To see why the Mantel test shouldn’t be used for small matrices, we need to consider why we’re doing randomized shuffles of the matrix in the first place. As mentioned above, the Mantel test uses a Monte Carlo technique. Monte Carlo techniques are a large class of statistical methods that rely on randomization, so named because of the casinos in Monte Carlo.

Ideally, we would like to calculate the correlation for every possible valid permutation of the distance matrix and then compare the mean of these correlations against the veridical correlation. However, if we wanted to correlate two 15×15 matrices, then we would have to compute a correlation for 15! = 1.3 trillion permutations of one of the distance matrices. If your computer can calculate 1000 correlations per second, it would take 41 years to calculate them for all 1.3 trillion permutations. This is clearly intractable.

The Monte Carlo solution we use in the Mantel test avoids this issue by randomly sampling the possible permutations. So when we want to correlate large distance matrices (where by large I mean anything more than about 8×8), randomization becomes essential.

If you’re working with matrices smaller than 8×8, then it’s computationally feasible to compute all possible permutations in a reasonable amount of time. Doing so is also preferable since you can never guarantee the reliability of your random number generator in uniformly sampling the space of possible permutations.

8. The appropriate number of randomizations

The more times you shuffle the matrix and measure the correlation between it and the unshuffled one, the more accurate and reliable your Z-score will be. However, there’s obviously a trade-off with computation time: the more shuffles you run, the longer it’s going to take.

If you run a Mantel test with a small number of shuffles (e.g. 100), you’ll find that the Z-score changes every time your run the test. This is pretty undesirable since you want your results to be accurate and reproducible. I usually start with 1000 shuffles and experiment by raising this number until I consistently get the same Z-score to at least a few decimal places. You’re probably going to be presenting your results in a graph of some sort; if there’s no discernible difference between 10,000 and 100,000 that you can see with the naked eye, then you may as well go with 10,000.

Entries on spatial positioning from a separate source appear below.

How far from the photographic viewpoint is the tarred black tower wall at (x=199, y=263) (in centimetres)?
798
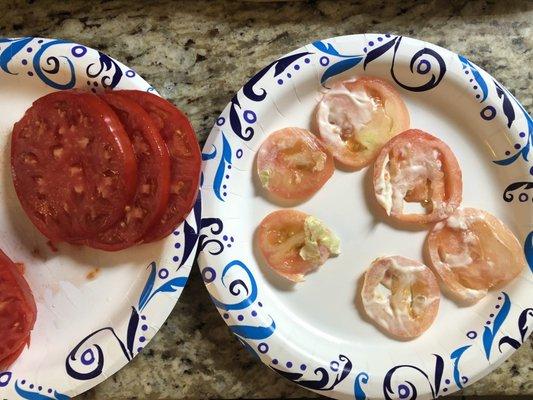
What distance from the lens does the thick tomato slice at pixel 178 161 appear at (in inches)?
42.9

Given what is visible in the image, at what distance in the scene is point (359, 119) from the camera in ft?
3.97

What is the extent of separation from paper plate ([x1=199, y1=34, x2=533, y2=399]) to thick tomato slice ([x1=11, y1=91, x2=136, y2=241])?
0.19 metres

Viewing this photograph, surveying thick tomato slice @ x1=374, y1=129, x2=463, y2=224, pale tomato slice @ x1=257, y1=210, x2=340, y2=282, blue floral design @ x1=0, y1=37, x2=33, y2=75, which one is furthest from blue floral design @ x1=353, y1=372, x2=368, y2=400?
blue floral design @ x1=0, y1=37, x2=33, y2=75

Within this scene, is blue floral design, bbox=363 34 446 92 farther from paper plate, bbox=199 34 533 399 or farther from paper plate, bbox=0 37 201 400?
paper plate, bbox=0 37 201 400

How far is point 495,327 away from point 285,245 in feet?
1.51

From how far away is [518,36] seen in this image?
1.30m

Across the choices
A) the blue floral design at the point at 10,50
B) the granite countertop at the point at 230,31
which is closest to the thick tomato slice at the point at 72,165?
the blue floral design at the point at 10,50

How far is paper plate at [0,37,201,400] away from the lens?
1.13 metres

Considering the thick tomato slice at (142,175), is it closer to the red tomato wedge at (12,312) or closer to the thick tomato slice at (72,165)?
the thick tomato slice at (72,165)

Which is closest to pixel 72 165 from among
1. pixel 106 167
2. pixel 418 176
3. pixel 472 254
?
pixel 106 167

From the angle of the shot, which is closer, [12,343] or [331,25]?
[12,343]

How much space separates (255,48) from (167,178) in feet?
1.34

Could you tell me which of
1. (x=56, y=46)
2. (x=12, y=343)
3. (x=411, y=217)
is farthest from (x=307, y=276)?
(x=56, y=46)

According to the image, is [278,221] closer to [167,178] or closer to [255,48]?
[167,178]
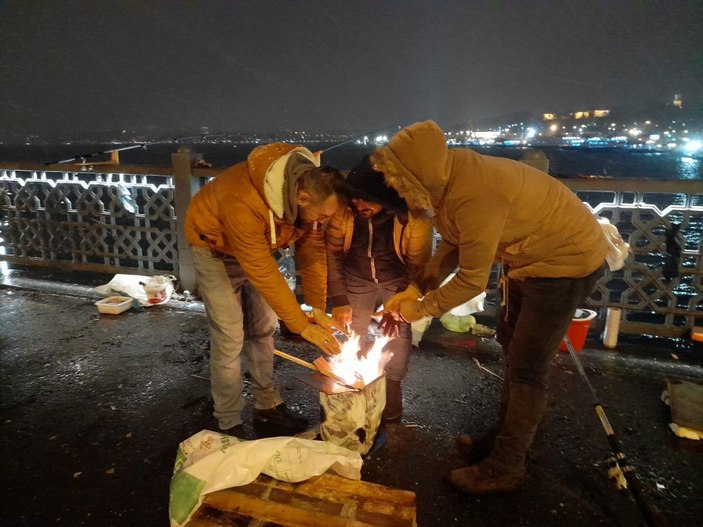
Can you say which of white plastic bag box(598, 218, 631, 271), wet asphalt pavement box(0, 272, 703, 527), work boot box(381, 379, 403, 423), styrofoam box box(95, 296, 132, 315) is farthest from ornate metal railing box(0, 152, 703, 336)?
work boot box(381, 379, 403, 423)

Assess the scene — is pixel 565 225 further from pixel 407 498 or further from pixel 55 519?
pixel 55 519

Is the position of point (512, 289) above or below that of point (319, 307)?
above

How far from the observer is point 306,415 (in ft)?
13.4

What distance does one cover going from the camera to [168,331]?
5742 mm

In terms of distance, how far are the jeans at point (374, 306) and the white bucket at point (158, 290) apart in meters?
3.63

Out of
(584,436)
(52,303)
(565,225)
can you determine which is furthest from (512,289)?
(52,303)

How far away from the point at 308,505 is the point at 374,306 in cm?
190

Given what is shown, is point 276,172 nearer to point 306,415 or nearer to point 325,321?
point 325,321

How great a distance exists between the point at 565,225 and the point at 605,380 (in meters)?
2.62

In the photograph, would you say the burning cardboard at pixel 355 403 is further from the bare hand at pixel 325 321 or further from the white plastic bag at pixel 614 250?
the white plastic bag at pixel 614 250

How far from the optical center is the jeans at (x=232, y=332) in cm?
353

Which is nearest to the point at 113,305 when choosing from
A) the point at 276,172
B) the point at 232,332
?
the point at 232,332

Once I’ve found a good number, I estimate how long it will take to run the test for all participants in all conditions under all metrics (and so forth), and then I adjust according to the time I have available.

9. Undefined results

The final thing to understand is what happens when all the distances in one of the two matrices are the same. This would be the case, for example, if you had a language where a single word is used for all meanings. In this case, no matter how you shuffle one of the matrices, the correlation with the unshuffled one will always be the same. If there’s no variation in the correlations then the standard deviation will be 0. When you then calculate the Z-score, you will be attempting to do division by 0 which gives an undefined result.

Similar problems can arise if you have a language with little variation between the words. This can result in erratic Z-scores. I don’t have a nice answer for these issues. You should make a judgement call if you’re getting these kinds of results and consider leaving them off your final graphs (of course, it’s important to state why you’re doing this).

10. Example code

I’ve posted a simple Python implementation of the Mantel test on GitHub here. You can feed the code two distance matrices (in condensed vector format) and it will return the Z-score.

Kevin Stadler has a much more full-featured R package over here. This package has handy features for computing your distance matrices, running normality tests, and setting the type of correlation to use (among other things).

References

Mantel, N. (1967). The detection of disease clustering and a generalized regression approach. Cancer Research, 27, 209–220.